Louise Lacoursière

Vers le 100e: Comme dans un roman

On sait que Le Nouvelliste est une source quotidienne d’information pour énormément de Mauriciens mais il est aussi source précieuse pour les chercheurs et artistes qui y trouvent inspiration comme informations. L’écrivaine trifluvienne Louise Lacoursière l’incarne éloquemment.

«J’ai évidemment un attachement pour Le Nouvelliste qui fait partie de ma vie, analyse-t-elle, mais il y a un lien très fort qui s’est créé à un moment précis. J’ai carrément trouvé dans la une du lundi 2 octobre 1922 ma conclusion pour mon livre Anne Stillman. Le procès. C’est un épisode spectaculaire que j’ai découvert dans le journal qui m’a fait écrire tout un chapitre que je trouve absolument enlevant.» Avec son talent de narratrice, elle résume cet article. «C’est un journaliste du Nouvelliste qui se rend à Grande-Anse pour annoncer à Mme Stillman qu’elle a gagné son procès. Il embarque sur un bateau de Jean Crête pour remonter la rivière et en route, croise un autre bateau qui s’avère être celui de Mme Stillman qui descend la rivière pour se rendre à Grandes-Piles. Ils se font de grands signes et font arrêter chacun leur bateau.»

«À ce moment-là, le journaliste que je soupçonne d’être Émile Jean parce que la plupart des articles ne sont pas signés. Dans les journaux de l’époque que j’ai consultés, seuls les articles de la section des arts sont signés. J’imagine que c’est Émile Jean parce qu’il était rédacteur en chef et que c’était une nouvelle très importante comme l’étaient toutes les nouvelles concernant le procès d’Anne Stillman.»
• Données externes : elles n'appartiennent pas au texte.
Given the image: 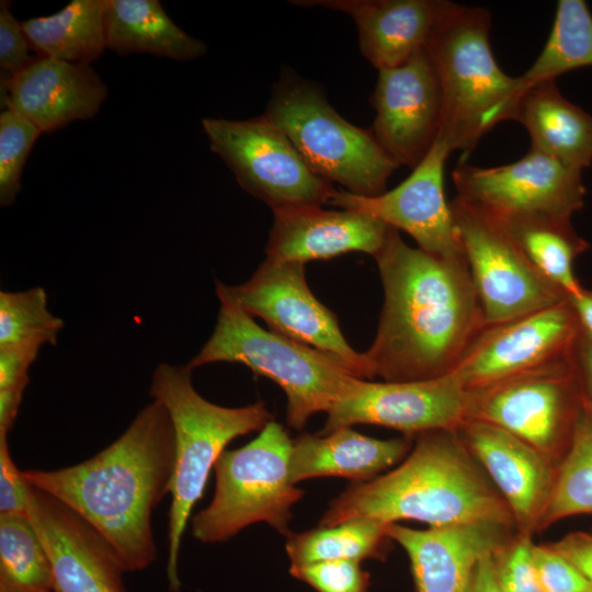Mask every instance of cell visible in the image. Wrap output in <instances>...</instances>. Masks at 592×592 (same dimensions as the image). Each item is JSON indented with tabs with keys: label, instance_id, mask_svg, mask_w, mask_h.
Instances as JSON below:
<instances>
[{
	"label": "cell",
	"instance_id": "38",
	"mask_svg": "<svg viewBox=\"0 0 592 592\" xmlns=\"http://www.w3.org/2000/svg\"><path fill=\"white\" fill-rule=\"evenodd\" d=\"M11 2H0V90L32 60L31 46L11 10Z\"/></svg>",
	"mask_w": 592,
	"mask_h": 592
},
{
	"label": "cell",
	"instance_id": "42",
	"mask_svg": "<svg viewBox=\"0 0 592 592\" xmlns=\"http://www.w3.org/2000/svg\"><path fill=\"white\" fill-rule=\"evenodd\" d=\"M572 363L582 400L592 412V340L582 329L572 352Z\"/></svg>",
	"mask_w": 592,
	"mask_h": 592
},
{
	"label": "cell",
	"instance_id": "23",
	"mask_svg": "<svg viewBox=\"0 0 592 592\" xmlns=\"http://www.w3.org/2000/svg\"><path fill=\"white\" fill-rule=\"evenodd\" d=\"M351 16L363 56L378 70L406 62L425 47L447 0H294Z\"/></svg>",
	"mask_w": 592,
	"mask_h": 592
},
{
	"label": "cell",
	"instance_id": "7",
	"mask_svg": "<svg viewBox=\"0 0 592 592\" xmlns=\"http://www.w3.org/2000/svg\"><path fill=\"white\" fill-rule=\"evenodd\" d=\"M292 141L310 169L362 196L384 193L399 167L371 129L344 119L314 83L285 69L262 114Z\"/></svg>",
	"mask_w": 592,
	"mask_h": 592
},
{
	"label": "cell",
	"instance_id": "9",
	"mask_svg": "<svg viewBox=\"0 0 592 592\" xmlns=\"http://www.w3.org/2000/svg\"><path fill=\"white\" fill-rule=\"evenodd\" d=\"M202 127L212 151L227 164L239 185L272 210L321 207L337 192L263 115L249 119L205 117Z\"/></svg>",
	"mask_w": 592,
	"mask_h": 592
},
{
	"label": "cell",
	"instance_id": "6",
	"mask_svg": "<svg viewBox=\"0 0 592 592\" xmlns=\"http://www.w3.org/2000/svg\"><path fill=\"white\" fill-rule=\"evenodd\" d=\"M239 363L270 378L284 391L288 426L303 430L318 412H328L361 378L327 354L260 327L239 307L220 301L215 329L186 366Z\"/></svg>",
	"mask_w": 592,
	"mask_h": 592
},
{
	"label": "cell",
	"instance_id": "34",
	"mask_svg": "<svg viewBox=\"0 0 592 592\" xmlns=\"http://www.w3.org/2000/svg\"><path fill=\"white\" fill-rule=\"evenodd\" d=\"M43 133L29 119L10 109L0 114V205L14 204L22 187L26 159Z\"/></svg>",
	"mask_w": 592,
	"mask_h": 592
},
{
	"label": "cell",
	"instance_id": "13",
	"mask_svg": "<svg viewBox=\"0 0 592 592\" xmlns=\"http://www.w3.org/2000/svg\"><path fill=\"white\" fill-rule=\"evenodd\" d=\"M581 173L531 148L521 159L500 167L460 162L452 179L456 196L491 218L570 220L584 204Z\"/></svg>",
	"mask_w": 592,
	"mask_h": 592
},
{
	"label": "cell",
	"instance_id": "44",
	"mask_svg": "<svg viewBox=\"0 0 592 592\" xmlns=\"http://www.w3.org/2000/svg\"><path fill=\"white\" fill-rule=\"evenodd\" d=\"M582 331L592 340V289L582 288L569 298Z\"/></svg>",
	"mask_w": 592,
	"mask_h": 592
},
{
	"label": "cell",
	"instance_id": "27",
	"mask_svg": "<svg viewBox=\"0 0 592 592\" xmlns=\"http://www.w3.org/2000/svg\"><path fill=\"white\" fill-rule=\"evenodd\" d=\"M21 26L37 56L90 65L107 48L105 0H72L60 11L25 20Z\"/></svg>",
	"mask_w": 592,
	"mask_h": 592
},
{
	"label": "cell",
	"instance_id": "14",
	"mask_svg": "<svg viewBox=\"0 0 592 592\" xmlns=\"http://www.w3.org/2000/svg\"><path fill=\"white\" fill-rule=\"evenodd\" d=\"M581 327L569 298L482 328L451 372L467 390L480 389L569 357Z\"/></svg>",
	"mask_w": 592,
	"mask_h": 592
},
{
	"label": "cell",
	"instance_id": "4",
	"mask_svg": "<svg viewBox=\"0 0 592 592\" xmlns=\"http://www.w3.org/2000/svg\"><path fill=\"white\" fill-rule=\"evenodd\" d=\"M490 27L488 10L449 1L425 45L441 88L440 138L463 158L497 124L512 118L517 101V77L497 64Z\"/></svg>",
	"mask_w": 592,
	"mask_h": 592
},
{
	"label": "cell",
	"instance_id": "35",
	"mask_svg": "<svg viewBox=\"0 0 592 592\" xmlns=\"http://www.w3.org/2000/svg\"><path fill=\"white\" fill-rule=\"evenodd\" d=\"M533 535L516 533L493 554L497 579L503 592H543L534 561Z\"/></svg>",
	"mask_w": 592,
	"mask_h": 592
},
{
	"label": "cell",
	"instance_id": "17",
	"mask_svg": "<svg viewBox=\"0 0 592 592\" xmlns=\"http://www.w3.org/2000/svg\"><path fill=\"white\" fill-rule=\"evenodd\" d=\"M371 132L398 166L414 169L439 139L442 95L425 47L406 62L378 70Z\"/></svg>",
	"mask_w": 592,
	"mask_h": 592
},
{
	"label": "cell",
	"instance_id": "37",
	"mask_svg": "<svg viewBox=\"0 0 592 592\" xmlns=\"http://www.w3.org/2000/svg\"><path fill=\"white\" fill-rule=\"evenodd\" d=\"M289 573L318 592H368L369 574L356 561L291 566Z\"/></svg>",
	"mask_w": 592,
	"mask_h": 592
},
{
	"label": "cell",
	"instance_id": "16",
	"mask_svg": "<svg viewBox=\"0 0 592 592\" xmlns=\"http://www.w3.org/2000/svg\"><path fill=\"white\" fill-rule=\"evenodd\" d=\"M451 153L439 137L399 185L376 196L337 191L328 204L373 216L403 230L431 254L465 259L457 226L444 195V167Z\"/></svg>",
	"mask_w": 592,
	"mask_h": 592
},
{
	"label": "cell",
	"instance_id": "36",
	"mask_svg": "<svg viewBox=\"0 0 592 592\" xmlns=\"http://www.w3.org/2000/svg\"><path fill=\"white\" fill-rule=\"evenodd\" d=\"M38 348L0 349V433L8 434L18 415L30 382L29 369Z\"/></svg>",
	"mask_w": 592,
	"mask_h": 592
},
{
	"label": "cell",
	"instance_id": "31",
	"mask_svg": "<svg viewBox=\"0 0 592 592\" xmlns=\"http://www.w3.org/2000/svg\"><path fill=\"white\" fill-rule=\"evenodd\" d=\"M46 550L29 515L0 514V592H52Z\"/></svg>",
	"mask_w": 592,
	"mask_h": 592
},
{
	"label": "cell",
	"instance_id": "10",
	"mask_svg": "<svg viewBox=\"0 0 592 592\" xmlns=\"http://www.w3.org/2000/svg\"><path fill=\"white\" fill-rule=\"evenodd\" d=\"M581 405L571 354L468 391L466 419L497 425L559 465L570 445Z\"/></svg>",
	"mask_w": 592,
	"mask_h": 592
},
{
	"label": "cell",
	"instance_id": "39",
	"mask_svg": "<svg viewBox=\"0 0 592 592\" xmlns=\"http://www.w3.org/2000/svg\"><path fill=\"white\" fill-rule=\"evenodd\" d=\"M534 561L543 592H592L583 574L550 544H535Z\"/></svg>",
	"mask_w": 592,
	"mask_h": 592
},
{
	"label": "cell",
	"instance_id": "40",
	"mask_svg": "<svg viewBox=\"0 0 592 592\" xmlns=\"http://www.w3.org/2000/svg\"><path fill=\"white\" fill-rule=\"evenodd\" d=\"M29 483L14 464L8 435L0 434V514H27Z\"/></svg>",
	"mask_w": 592,
	"mask_h": 592
},
{
	"label": "cell",
	"instance_id": "30",
	"mask_svg": "<svg viewBox=\"0 0 592 592\" xmlns=\"http://www.w3.org/2000/svg\"><path fill=\"white\" fill-rule=\"evenodd\" d=\"M592 66V14L583 0H559L547 42L533 65L517 77V98L528 88Z\"/></svg>",
	"mask_w": 592,
	"mask_h": 592
},
{
	"label": "cell",
	"instance_id": "33",
	"mask_svg": "<svg viewBox=\"0 0 592 592\" xmlns=\"http://www.w3.org/2000/svg\"><path fill=\"white\" fill-rule=\"evenodd\" d=\"M64 320L48 309L46 291L0 292V349L56 345Z\"/></svg>",
	"mask_w": 592,
	"mask_h": 592
},
{
	"label": "cell",
	"instance_id": "3",
	"mask_svg": "<svg viewBox=\"0 0 592 592\" xmlns=\"http://www.w3.org/2000/svg\"><path fill=\"white\" fill-rule=\"evenodd\" d=\"M356 517L385 524L419 521L429 527L479 522L515 527L508 504L456 429L417 435L395 469L369 481L352 482L329 503L318 526Z\"/></svg>",
	"mask_w": 592,
	"mask_h": 592
},
{
	"label": "cell",
	"instance_id": "19",
	"mask_svg": "<svg viewBox=\"0 0 592 592\" xmlns=\"http://www.w3.org/2000/svg\"><path fill=\"white\" fill-rule=\"evenodd\" d=\"M456 431L508 504L516 532L533 535L539 531L558 465L491 423L466 419Z\"/></svg>",
	"mask_w": 592,
	"mask_h": 592
},
{
	"label": "cell",
	"instance_id": "32",
	"mask_svg": "<svg viewBox=\"0 0 592 592\" xmlns=\"http://www.w3.org/2000/svg\"><path fill=\"white\" fill-rule=\"evenodd\" d=\"M584 513H592V412L582 400L570 445L557 468L539 531L565 517Z\"/></svg>",
	"mask_w": 592,
	"mask_h": 592
},
{
	"label": "cell",
	"instance_id": "12",
	"mask_svg": "<svg viewBox=\"0 0 592 592\" xmlns=\"http://www.w3.org/2000/svg\"><path fill=\"white\" fill-rule=\"evenodd\" d=\"M448 204L486 326L569 298L534 267L491 218L457 196Z\"/></svg>",
	"mask_w": 592,
	"mask_h": 592
},
{
	"label": "cell",
	"instance_id": "26",
	"mask_svg": "<svg viewBox=\"0 0 592 592\" xmlns=\"http://www.w3.org/2000/svg\"><path fill=\"white\" fill-rule=\"evenodd\" d=\"M106 46L121 55L150 54L179 61L200 58L207 46L180 29L158 0H105Z\"/></svg>",
	"mask_w": 592,
	"mask_h": 592
},
{
	"label": "cell",
	"instance_id": "11",
	"mask_svg": "<svg viewBox=\"0 0 592 592\" xmlns=\"http://www.w3.org/2000/svg\"><path fill=\"white\" fill-rule=\"evenodd\" d=\"M215 289L219 301L263 319L270 330L327 354L361 379L373 378L364 353L348 343L335 315L310 291L305 263L266 258L244 283L217 281Z\"/></svg>",
	"mask_w": 592,
	"mask_h": 592
},
{
	"label": "cell",
	"instance_id": "2",
	"mask_svg": "<svg viewBox=\"0 0 592 592\" xmlns=\"http://www.w3.org/2000/svg\"><path fill=\"white\" fill-rule=\"evenodd\" d=\"M174 457L169 413L152 399L93 457L56 470H25L23 476L95 528L127 571H140L157 559L151 516L170 491Z\"/></svg>",
	"mask_w": 592,
	"mask_h": 592
},
{
	"label": "cell",
	"instance_id": "25",
	"mask_svg": "<svg viewBox=\"0 0 592 592\" xmlns=\"http://www.w3.org/2000/svg\"><path fill=\"white\" fill-rule=\"evenodd\" d=\"M511 119L526 128L531 148L571 169L582 171L592 163V115L568 101L556 80L526 89Z\"/></svg>",
	"mask_w": 592,
	"mask_h": 592
},
{
	"label": "cell",
	"instance_id": "21",
	"mask_svg": "<svg viewBox=\"0 0 592 592\" xmlns=\"http://www.w3.org/2000/svg\"><path fill=\"white\" fill-rule=\"evenodd\" d=\"M1 92V110L10 109L52 133L75 121L94 117L109 91L88 64L36 56Z\"/></svg>",
	"mask_w": 592,
	"mask_h": 592
},
{
	"label": "cell",
	"instance_id": "5",
	"mask_svg": "<svg viewBox=\"0 0 592 592\" xmlns=\"http://www.w3.org/2000/svg\"><path fill=\"white\" fill-rule=\"evenodd\" d=\"M149 392L167 409L174 432L167 577L170 591L179 592L178 561L182 538L210 470L232 440L261 431L273 415L261 400L238 408L206 400L194 388L192 371L186 365L159 364L153 369Z\"/></svg>",
	"mask_w": 592,
	"mask_h": 592
},
{
	"label": "cell",
	"instance_id": "22",
	"mask_svg": "<svg viewBox=\"0 0 592 592\" xmlns=\"http://www.w3.org/2000/svg\"><path fill=\"white\" fill-rule=\"evenodd\" d=\"M266 258L306 263L349 252L374 258L384 247L390 226L364 213L297 207L273 210Z\"/></svg>",
	"mask_w": 592,
	"mask_h": 592
},
{
	"label": "cell",
	"instance_id": "20",
	"mask_svg": "<svg viewBox=\"0 0 592 592\" xmlns=\"http://www.w3.org/2000/svg\"><path fill=\"white\" fill-rule=\"evenodd\" d=\"M407 553L417 592H466L474 569L517 533L511 525L479 522L426 530L388 524Z\"/></svg>",
	"mask_w": 592,
	"mask_h": 592
},
{
	"label": "cell",
	"instance_id": "24",
	"mask_svg": "<svg viewBox=\"0 0 592 592\" xmlns=\"http://www.w3.org/2000/svg\"><path fill=\"white\" fill-rule=\"evenodd\" d=\"M413 437L389 440L371 437L351 426L327 434L301 433L292 442L289 478L296 485L317 477H343L365 482L402 462Z\"/></svg>",
	"mask_w": 592,
	"mask_h": 592
},
{
	"label": "cell",
	"instance_id": "28",
	"mask_svg": "<svg viewBox=\"0 0 592 592\" xmlns=\"http://www.w3.org/2000/svg\"><path fill=\"white\" fill-rule=\"evenodd\" d=\"M491 219L511 237L545 278L569 298L580 293L583 286L574 275V262L589 249V243L577 235L570 220Z\"/></svg>",
	"mask_w": 592,
	"mask_h": 592
},
{
	"label": "cell",
	"instance_id": "43",
	"mask_svg": "<svg viewBox=\"0 0 592 592\" xmlns=\"http://www.w3.org/2000/svg\"><path fill=\"white\" fill-rule=\"evenodd\" d=\"M466 592H503L497 579L493 554L477 563Z\"/></svg>",
	"mask_w": 592,
	"mask_h": 592
},
{
	"label": "cell",
	"instance_id": "41",
	"mask_svg": "<svg viewBox=\"0 0 592 592\" xmlns=\"http://www.w3.org/2000/svg\"><path fill=\"white\" fill-rule=\"evenodd\" d=\"M550 546L568 559L592 585V534L572 532Z\"/></svg>",
	"mask_w": 592,
	"mask_h": 592
},
{
	"label": "cell",
	"instance_id": "1",
	"mask_svg": "<svg viewBox=\"0 0 592 592\" xmlns=\"http://www.w3.org/2000/svg\"><path fill=\"white\" fill-rule=\"evenodd\" d=\"M375 260L384 306L364 352L373 378L414 382L451 373L486 327L466 260L412 248L392 227Z\"/></svg>",
	"mask_w": 592,
	"mask_h": 592
},
{
	"label": "cell",
	"instance_id": "29",
	"mask_svg": "<svg viewBox=\"0 0 592 592\" xmlns=\"http://www.w3.org/2000/svg\"><path fill=\"white\" fill-rule=\"evenodd\" d=\"M388 524L369 517H356L332 526L288 533L285 549L291 566L326 561L384 560L392 539Z\"/></svg>",
	"mask_w": 592,
	"mask_h": 592
},
{
	"label": "cell",
	"instance_id": "8",
	"mask_svg": "<svg viewBox=\"0 0 592 592\" xmlns=\"http://www.w3.org/2000/svg\"><path fill=\"white\" fill-rule=\"evenodd\" d=\"M292 442L274 420L240 448L224 451L217 459L210 503L192 520V535L204 544L230 539L264 522L287 535L292 508L305 494L289 478Z\"/></svg>",
	"mask_w": 592,
	"mask_h": 592
},
{
	"label": "cell",
	"instance_id": "18",
	"mask_svg": "<svg viewBox=\"0 0 592 592\" xmlns=\"http://www.w3.org/2000/svg\"><path fill=\"white\" fill-rule=\"evenodd\" d=\"M27 515L50 561L55 592H126L122 559L81 516L31 485Z\"/></svg>",
	"mask_w": 592,
	"mask_h": 592
},
{
	"label": "cell",
	"instance_id": "15",
	"mask_svg": "<svg viewBox=\"0 0 592 592\" xmlns=\"http://www.w3.org/2000/svg\"><path fill=\"white\" fill-rule=\"evenodd\" d=\"M467 402L468 391L452 373L414 382L360 379L327 412L320 434L356 424L385 426L410 437L433 430L457 429L466 419Z\"/></svg>",
	"mask_w": 592,
	"mask_h": 592
}]
</instances>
«Il apprend que Mme Stillman s’en va à Grandes-Piles trouver un médecin parce que son fils Guy souffre de fièvre typhoïde et qu’elle craint pour sa vie. Comme le bateau de Jean Crête est plus rapide que le sien, elle transfère de bateau et c’est sur celui-ci qu’elle termine son voyage en compagnie du journaliste qui peut ainsi lui annoncer qu’elle a gagné son procès. Tous ces détails qui font un si bon chapitre, c’est dans le journal que je les ai découverts. La victoire en cour de Mme Stillman est relatée dans plusieurs journaux dont le New York Times, mais dans aucun, sauf Le Nouvelliste, on ne décrit la manière dont l’annonce s’est faite. C’est avec ça que j’ai trouvé la conclusion de mon roman.»

«Le Nouvelliste a carrément été un outil dans ma carrière, particulièrement dans tout ce qui concerne Anne Stillman qui faisait régulièrement les manchettes dans le journal. Ç’a été tout aussi vrai pour la biographie de Roland Leclerc que j’ai écrite plus tard.» L’écrivaine ne peut pas non plus dissocier Le Nouvelliste de deux grands moments de sa vie. Elle a reçu son tout premier prix littéraire, le Prix du public du Salon du livre de Trois-Rivières en 2000, des mains du président et éditeur de l’époque, Jean Sisto. En 2014, un autre président éditeur du Nouvelliste, Alain Turcotte, lui a remis le prestigieux Grand Prix de la culture de Trois-Rivières, un autre moment très émouvant de sa carrière et de sa vie.